▶ **PASSAGE TO READ**
Anorexia/Eating Disorders/am i bulimic...is it to late?
Expert: Joanne - 10/28/2008
QuestionHi there.
Back in August this year i had a misscarriage. At the time i was getting morning sickness etc. After i loss the baby i still felt sick all the time, didn't have any appitite. I began making myself sick, which helped. It made me feel better, a kind of release.
I've always had a funny relationship with food, i'm extremly fussy even now as an adult, (not eating vegtables etc.., dont like people watching me eat, not a fan of food when i havent made it as i dont know whats in it)
I'm an intelligent person and have seen myself doing what i am doing (if you see what i mean). i know the dangers but dont see it as a problem coz i am aware of what i am doing and can then hence stop.
The problem is it's now November, i've lost 1.5 stone (now weigh 7.5stone)
I'm using the sickness to control things i think, ie; if i get upset or stressed out i'l make myself sick and i feel better - it's almost like i enjoy being sick!!
I keep getting little things wrong with me, like 2 weeks ago i had a big flare up of excema on my face, i get stomach pains, weakness in my right hand and foot and i dont know whether these are due to my poor eating habits at the moment.

▶ **INSTRUCTIONS TO FOLLOW**
Please reproduce the eating disorder post word for word, starting with "Expert: Joanne - 10/28/2008" and going on through "then hence stop.".

▶ **SUPPLIED MATERIAL**

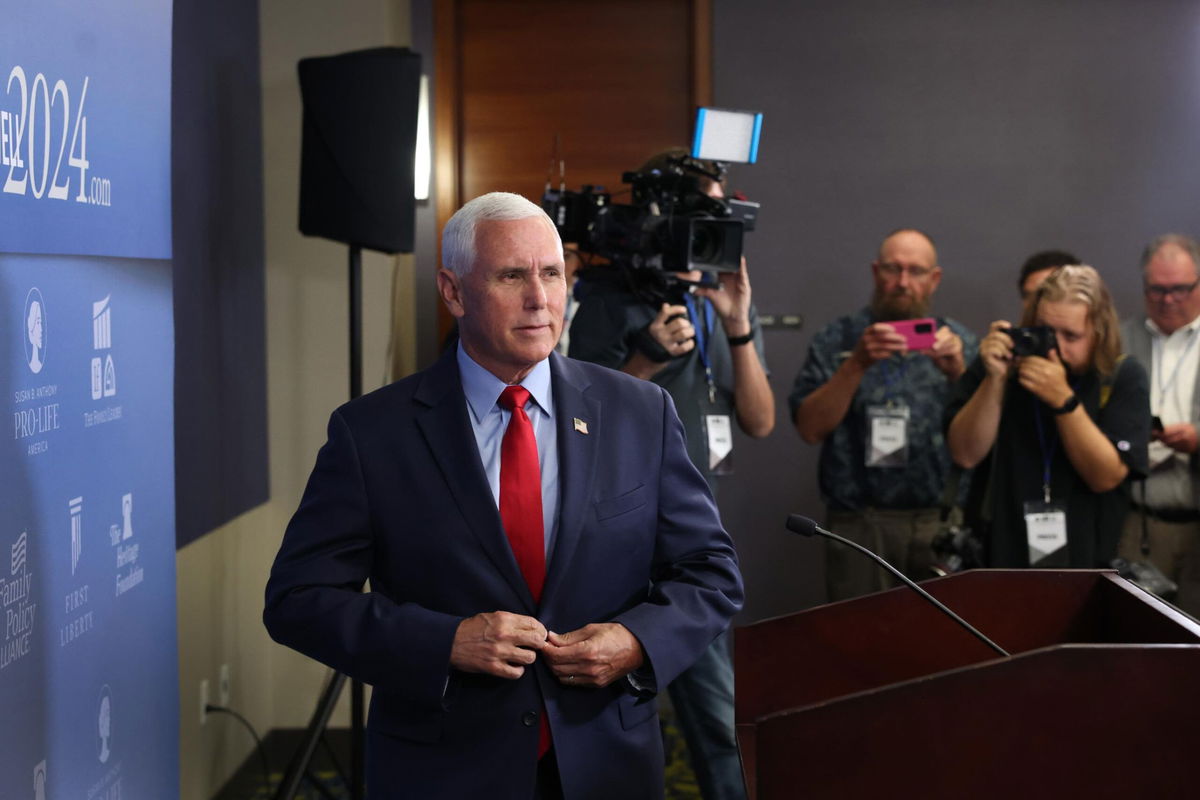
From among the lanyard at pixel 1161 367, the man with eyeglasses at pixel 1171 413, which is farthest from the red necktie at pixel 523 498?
the lanyard at pixel 1161 367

▶ **SOLUTION**
Expert: Joanne - 10/28/2008
QuestionHi there.
Back in August this year i had a misscarriage. At the time i was getting morning sickness etc. After i loss the baby i still felt sick all the time, didn't have any appitite. I began making myself sick, which helped. It made me feel better, a kind of release.
I've always had a funny relationship with food, i'm extremly fussy even now as an adult, (not eating vegtables etc.., dont like people watching me eat, not a fan of food when i havent made it as i dont know whats in it)
I'm an intelligent person and have seen myself doing what i am doing (if you see what i mean). i know the dangers but dont see it as a problem coz i am aware of what i am doing and can then hence stop.